> [Task to carry out]
Give back, unchanged, each line from the one containing "What appears to" through the last line of the entries below.

--- start of Given entries ---

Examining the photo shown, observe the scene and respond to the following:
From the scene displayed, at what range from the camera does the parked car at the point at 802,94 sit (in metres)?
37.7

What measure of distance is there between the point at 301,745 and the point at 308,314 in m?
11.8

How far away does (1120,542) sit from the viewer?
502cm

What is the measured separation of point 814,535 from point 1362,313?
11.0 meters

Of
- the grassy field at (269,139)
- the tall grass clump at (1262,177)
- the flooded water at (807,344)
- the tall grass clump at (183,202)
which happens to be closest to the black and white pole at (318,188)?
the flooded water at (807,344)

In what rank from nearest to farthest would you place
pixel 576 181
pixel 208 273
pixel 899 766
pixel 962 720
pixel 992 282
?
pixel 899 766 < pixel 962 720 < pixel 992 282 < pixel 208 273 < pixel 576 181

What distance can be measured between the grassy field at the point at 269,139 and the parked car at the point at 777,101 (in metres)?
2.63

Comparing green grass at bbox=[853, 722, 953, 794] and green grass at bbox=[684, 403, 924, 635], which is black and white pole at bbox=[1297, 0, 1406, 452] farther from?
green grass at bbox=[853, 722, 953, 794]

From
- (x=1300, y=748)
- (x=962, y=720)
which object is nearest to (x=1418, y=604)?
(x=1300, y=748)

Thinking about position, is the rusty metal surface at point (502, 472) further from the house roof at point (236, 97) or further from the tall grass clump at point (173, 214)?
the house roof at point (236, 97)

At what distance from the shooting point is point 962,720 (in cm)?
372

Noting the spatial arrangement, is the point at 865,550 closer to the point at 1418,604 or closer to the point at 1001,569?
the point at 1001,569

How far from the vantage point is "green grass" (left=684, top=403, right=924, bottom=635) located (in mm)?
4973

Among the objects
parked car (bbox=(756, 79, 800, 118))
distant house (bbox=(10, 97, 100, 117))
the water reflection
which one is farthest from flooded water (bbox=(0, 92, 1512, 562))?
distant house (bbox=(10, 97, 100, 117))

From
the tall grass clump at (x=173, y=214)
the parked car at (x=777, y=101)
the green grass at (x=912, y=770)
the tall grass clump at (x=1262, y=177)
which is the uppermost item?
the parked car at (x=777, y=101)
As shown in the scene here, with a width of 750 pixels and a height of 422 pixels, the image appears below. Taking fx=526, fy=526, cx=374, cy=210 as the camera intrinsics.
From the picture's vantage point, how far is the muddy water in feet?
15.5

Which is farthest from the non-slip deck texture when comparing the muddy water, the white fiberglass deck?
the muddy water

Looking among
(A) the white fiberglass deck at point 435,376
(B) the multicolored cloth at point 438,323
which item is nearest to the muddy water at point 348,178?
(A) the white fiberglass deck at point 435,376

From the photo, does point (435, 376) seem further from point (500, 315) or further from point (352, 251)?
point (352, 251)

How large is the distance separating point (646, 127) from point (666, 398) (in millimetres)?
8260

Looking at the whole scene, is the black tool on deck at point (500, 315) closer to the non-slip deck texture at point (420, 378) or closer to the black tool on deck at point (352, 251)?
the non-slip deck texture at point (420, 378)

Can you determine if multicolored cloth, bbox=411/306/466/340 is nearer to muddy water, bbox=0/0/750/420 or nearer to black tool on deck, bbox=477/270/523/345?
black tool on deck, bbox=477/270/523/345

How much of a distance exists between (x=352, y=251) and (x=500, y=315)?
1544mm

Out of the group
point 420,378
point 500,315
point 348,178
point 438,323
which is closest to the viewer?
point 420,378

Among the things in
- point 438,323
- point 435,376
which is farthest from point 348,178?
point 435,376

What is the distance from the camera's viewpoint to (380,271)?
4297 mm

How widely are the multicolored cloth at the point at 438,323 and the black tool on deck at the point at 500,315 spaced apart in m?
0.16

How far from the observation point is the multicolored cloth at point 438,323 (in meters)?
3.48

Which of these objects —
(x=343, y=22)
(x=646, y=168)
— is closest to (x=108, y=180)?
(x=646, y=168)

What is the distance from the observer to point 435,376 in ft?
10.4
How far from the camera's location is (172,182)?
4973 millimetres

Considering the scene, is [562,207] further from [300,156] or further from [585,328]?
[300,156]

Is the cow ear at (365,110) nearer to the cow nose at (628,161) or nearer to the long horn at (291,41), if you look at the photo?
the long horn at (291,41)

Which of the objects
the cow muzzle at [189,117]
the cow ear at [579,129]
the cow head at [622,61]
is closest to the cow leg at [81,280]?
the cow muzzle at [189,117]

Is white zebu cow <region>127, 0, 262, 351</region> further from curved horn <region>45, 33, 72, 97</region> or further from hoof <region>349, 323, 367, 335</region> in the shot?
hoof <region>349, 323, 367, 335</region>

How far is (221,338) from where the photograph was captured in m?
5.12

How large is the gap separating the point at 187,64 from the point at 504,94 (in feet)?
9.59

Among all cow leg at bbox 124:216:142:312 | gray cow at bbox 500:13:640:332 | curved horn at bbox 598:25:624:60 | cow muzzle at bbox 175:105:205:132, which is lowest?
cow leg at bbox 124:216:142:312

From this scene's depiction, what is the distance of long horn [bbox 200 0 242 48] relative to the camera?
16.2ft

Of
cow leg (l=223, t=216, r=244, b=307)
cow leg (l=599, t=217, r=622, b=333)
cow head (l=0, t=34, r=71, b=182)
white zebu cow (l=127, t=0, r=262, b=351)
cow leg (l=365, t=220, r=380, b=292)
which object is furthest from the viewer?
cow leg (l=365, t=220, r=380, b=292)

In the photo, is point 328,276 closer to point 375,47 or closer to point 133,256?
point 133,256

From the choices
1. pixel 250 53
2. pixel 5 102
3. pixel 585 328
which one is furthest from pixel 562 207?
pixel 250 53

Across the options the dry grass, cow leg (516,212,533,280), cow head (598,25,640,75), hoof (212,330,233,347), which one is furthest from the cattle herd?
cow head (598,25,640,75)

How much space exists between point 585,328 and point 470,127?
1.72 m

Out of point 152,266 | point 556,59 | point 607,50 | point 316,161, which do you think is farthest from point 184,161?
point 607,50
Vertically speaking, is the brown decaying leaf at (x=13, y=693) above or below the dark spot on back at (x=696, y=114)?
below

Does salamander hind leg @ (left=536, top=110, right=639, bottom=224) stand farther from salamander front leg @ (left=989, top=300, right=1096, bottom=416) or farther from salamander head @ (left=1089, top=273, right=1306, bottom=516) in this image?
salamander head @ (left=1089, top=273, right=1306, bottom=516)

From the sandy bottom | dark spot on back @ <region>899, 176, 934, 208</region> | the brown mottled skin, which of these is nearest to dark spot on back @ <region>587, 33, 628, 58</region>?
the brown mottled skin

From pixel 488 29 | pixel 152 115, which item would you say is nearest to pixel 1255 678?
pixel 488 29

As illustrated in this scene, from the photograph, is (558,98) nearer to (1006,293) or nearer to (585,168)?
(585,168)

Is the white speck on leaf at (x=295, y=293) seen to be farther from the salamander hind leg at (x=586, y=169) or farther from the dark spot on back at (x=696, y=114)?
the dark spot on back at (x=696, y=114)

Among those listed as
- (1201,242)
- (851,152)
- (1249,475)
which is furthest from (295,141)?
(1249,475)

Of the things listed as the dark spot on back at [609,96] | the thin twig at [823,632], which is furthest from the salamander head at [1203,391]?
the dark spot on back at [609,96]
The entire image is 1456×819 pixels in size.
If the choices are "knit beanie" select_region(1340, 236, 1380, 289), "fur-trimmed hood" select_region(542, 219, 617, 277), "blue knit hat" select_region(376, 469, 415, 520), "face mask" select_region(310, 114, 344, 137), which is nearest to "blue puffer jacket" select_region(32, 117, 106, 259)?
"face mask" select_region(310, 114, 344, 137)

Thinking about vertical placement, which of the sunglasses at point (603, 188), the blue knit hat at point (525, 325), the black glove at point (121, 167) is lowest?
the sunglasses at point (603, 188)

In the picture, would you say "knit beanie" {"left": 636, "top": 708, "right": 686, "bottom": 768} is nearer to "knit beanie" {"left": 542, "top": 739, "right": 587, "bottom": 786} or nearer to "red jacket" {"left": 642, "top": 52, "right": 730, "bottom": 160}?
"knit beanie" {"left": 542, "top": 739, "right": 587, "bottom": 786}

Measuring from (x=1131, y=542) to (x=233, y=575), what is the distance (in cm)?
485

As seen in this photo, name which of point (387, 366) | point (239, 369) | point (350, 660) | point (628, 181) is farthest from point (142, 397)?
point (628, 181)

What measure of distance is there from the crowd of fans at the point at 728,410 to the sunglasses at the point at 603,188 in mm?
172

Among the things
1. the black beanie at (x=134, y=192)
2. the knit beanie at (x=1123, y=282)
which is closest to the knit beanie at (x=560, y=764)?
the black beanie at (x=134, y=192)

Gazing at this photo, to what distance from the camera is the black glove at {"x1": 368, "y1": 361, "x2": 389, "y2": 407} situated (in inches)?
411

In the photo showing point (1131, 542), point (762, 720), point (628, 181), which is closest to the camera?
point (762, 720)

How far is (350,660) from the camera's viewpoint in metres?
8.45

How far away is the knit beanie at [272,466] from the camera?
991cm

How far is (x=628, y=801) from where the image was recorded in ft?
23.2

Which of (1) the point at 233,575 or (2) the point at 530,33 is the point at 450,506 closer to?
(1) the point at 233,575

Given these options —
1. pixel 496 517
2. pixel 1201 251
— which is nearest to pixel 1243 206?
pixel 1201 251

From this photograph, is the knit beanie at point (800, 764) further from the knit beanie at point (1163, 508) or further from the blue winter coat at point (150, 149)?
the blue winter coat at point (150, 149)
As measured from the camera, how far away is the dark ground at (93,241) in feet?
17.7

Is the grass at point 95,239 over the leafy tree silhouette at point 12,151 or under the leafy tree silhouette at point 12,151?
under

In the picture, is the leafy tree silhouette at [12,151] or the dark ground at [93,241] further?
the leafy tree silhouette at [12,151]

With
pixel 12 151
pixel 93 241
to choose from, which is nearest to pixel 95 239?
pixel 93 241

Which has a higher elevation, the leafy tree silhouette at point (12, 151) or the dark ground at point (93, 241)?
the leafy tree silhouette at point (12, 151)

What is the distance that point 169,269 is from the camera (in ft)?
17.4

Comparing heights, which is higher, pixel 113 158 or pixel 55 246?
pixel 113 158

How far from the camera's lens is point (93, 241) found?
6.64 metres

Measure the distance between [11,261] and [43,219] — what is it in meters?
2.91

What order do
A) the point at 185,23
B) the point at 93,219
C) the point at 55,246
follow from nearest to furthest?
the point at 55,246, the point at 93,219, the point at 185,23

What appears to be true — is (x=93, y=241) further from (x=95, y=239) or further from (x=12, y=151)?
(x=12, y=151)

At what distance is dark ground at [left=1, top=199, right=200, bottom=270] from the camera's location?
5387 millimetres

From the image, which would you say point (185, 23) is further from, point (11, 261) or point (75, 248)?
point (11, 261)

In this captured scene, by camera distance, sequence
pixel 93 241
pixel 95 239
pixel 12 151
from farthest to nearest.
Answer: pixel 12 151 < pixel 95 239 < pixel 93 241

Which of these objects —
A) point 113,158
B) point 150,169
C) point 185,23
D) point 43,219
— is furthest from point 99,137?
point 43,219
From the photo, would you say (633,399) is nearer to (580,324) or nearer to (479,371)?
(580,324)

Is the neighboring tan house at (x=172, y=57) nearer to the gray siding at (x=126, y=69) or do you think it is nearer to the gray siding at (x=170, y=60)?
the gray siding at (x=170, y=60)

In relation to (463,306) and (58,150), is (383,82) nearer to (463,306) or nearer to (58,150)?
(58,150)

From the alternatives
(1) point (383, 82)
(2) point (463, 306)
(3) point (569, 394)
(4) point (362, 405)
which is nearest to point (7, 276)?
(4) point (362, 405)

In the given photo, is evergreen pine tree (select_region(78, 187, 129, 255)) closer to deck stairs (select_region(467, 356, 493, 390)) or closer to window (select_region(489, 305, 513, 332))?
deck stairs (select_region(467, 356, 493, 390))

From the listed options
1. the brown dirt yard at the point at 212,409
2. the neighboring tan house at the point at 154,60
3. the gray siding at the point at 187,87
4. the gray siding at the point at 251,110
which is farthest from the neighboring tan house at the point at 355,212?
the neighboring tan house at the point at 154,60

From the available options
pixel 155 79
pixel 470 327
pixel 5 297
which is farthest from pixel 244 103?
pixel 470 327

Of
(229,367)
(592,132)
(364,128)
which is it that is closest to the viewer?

--- end of Given entries ---

> [Full output]
What appears to be true — is (x=93, y=241) further from (x=95, y=239) or further from (x=12, y=151)?
(x=12, y=151)

At what distance is dark ground at [left=1, top=199, right=200, bottom=270] from the camera's location?
5387 millimetres

From the image, which would you say point (185, 23) is further from, point (11, 261) or point (75, 248)?
point (11, 261)

In this captured scene, by camera distance, sequence
pixel 93 241
pixel 95 239
pixel 12 151
from farthest to nearest.
Answer: pixel 12 151 < pixel 95 239 < pixel 93 241

Which of these objects —
A) point 113,158
B) point 150,169
C) point 185,23
D) point 43,219
— is furthest from point 99,137?
point 43,219
From the photo, would you say (633,399) is nearer to (580,324) or nearer to (479,371)?
(580,324)

Is the neighboring tan house at (x=172, y=57) nearer to the gray siding at (x=126, y=69) or do you think it is nearer to the gray siding at (x=170, y=60)?
the gray siding at (x=170, y=60)

In relation to (463,306) and (58,150), is (383,82) nearer to (463,306) or nearer to (58,150)?
(58,150)

From the alternatives
(1) point (383, 82)
(2) point (463, 306)
(3) point (569, 394)
(4) point (362, 405)
which is nearest to point (7, 276)?
(4) point (362, 405)

In the given photo, is evergreen pine tree (select_region(78, 187, 129, 255)) closer to deck stairs (select_region(467, 356, 493, 390)) or closer to window (select_region(489, 305, 513, 332))?
deck stairs (select_region(467, 356, 493, 390))

From the listed options
1. the brown dirt yard at the point at 212,409
2. the neighboring tan house at the point at 154,60
3. the gray siding at the point at 187,87
4. the gray siding at the point at 251,110
which is farthest from the neighboring tan house at the point at 355,212?
the neighboring tan house at the point at 154,60

From the available options
pixel 155 79
pixel 470 327
pixel 5 297
which is farthest from pixel 244 103?
pixel 470 327

Of
(229,367)
(592,132)
(364,128)
which is it that is closest to the viewer?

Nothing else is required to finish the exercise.